My friend C is a member at the Ladybird Johnson Wildflower Center. And for the past… six weeks? two months?… we’ve met here on Wednesday mornings at next-door-to-8am in order to walk through whatever is jammed up in our hearts and heads. And for me to say out loud what faithful work I intend to accomplish across the week: I’d gotten jammed in that particular way during the winter. Anyway.
8am marks Member Mornings, a gift of the pandemic and the quiet season. Members could bring themselves (plus one other soul) an hour before opening time. It’s naturally sparse, human-wise, at that time and it’s before the day cranks up its heat. It works well for our dump, shake, and rummage practice.
I say “could” because this is Member Mornings’ final week for now — normal hours are resuming as children start being released for summer. The other difference today is that C is ill so I’m walking here alone… still rummaging, though.
**
The Wildflower Center is a wonderful, fascinating place. When they first set up in this location, I remember it was on the edge of everything Austin, ranchland among ranches next to the furthest edge of subdivisions. It’s intended for the study of this ecosystem, the property is, so it is wild.
Wild even as the highway that’s now pushed on from where it once stopped whooshes behind me. (It sounds like cars and less like the sea today.) The host of birds claim this as wild, so it must be true; their densely layered sounds affirm how much at home they are.
I was walking one of the field-trails — there are woods-trails too — and glanced in the highway’s direction. Through a gap in the “cedars” (Ashe junipers) I glimpsed a house. The suburbs have wrapped around this place just as the highway has.
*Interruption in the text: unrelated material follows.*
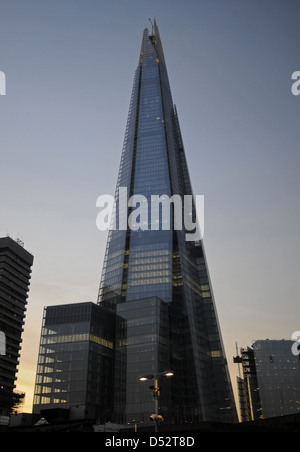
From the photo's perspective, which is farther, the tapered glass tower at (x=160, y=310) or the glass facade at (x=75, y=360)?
the tapered glass tower at (x=160, y=310)

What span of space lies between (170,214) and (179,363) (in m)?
65.1

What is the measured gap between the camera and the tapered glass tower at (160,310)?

And I thought — the way I think as I look at my front yard — about how every place where humans touch what we call nature
is ultimately our garden.
Because what makes this place wild? An agreement to leave plants (and creatures) alone. Which is why the birds, and the coral snakes, and and, have relaxed to go about their business as if we humans weren’t here.
Still, I know for a fact that not all plants get to grow in this wild place! Ligustrum gets promptly uprooted, as do nandinas of all sizes, along with many other escapees from suburban landscaping projects. We set our hands here, make choices here, shape what happens here just as much as any European aristocrat of the 17th century did on the lands where they lived.
There’s a way we might be here, in this folly where I sit, such that the gleeful grape and blackberry vines would not be making their way across/around. They would stay along the ground, and the metal would be unencumbered.
I don’t think that would be better… or worse. Not more or less natural — because once we turned our attention in this direction, we enmeshed ourselves. Everything after that has been gardening.
(I’m still bitter about a decades-ago conversation I had with an arborist with whom I will no longer work… “We don’t remove ball moss from trees. Ball moss is natural.” Yes, and my yard is not the middle of the woods. I want trees here, not a set of ball moss trellises… which is what I’ll have if my trees can’t get some competitive help. )
**
What if one of the aspects of the Genesis tale of the Garden of Eden — of God indicating human “dominion over the earth” — is less a directive on God’s part [Go do this thing you would not necessarily do!] and more an acknowledgement that, as an outgrowth of how we humans are made as human, we will be messing around with our world, the God-created parts as well as the us-created parts?
We will make things tame, or wild, or something between,
because we are always making, always choosing,
embedded in a world that we are shaping differently with every breath and step?
**
But then, perhaps all these other God-created entities are, too. Choose wisely, grasshopper.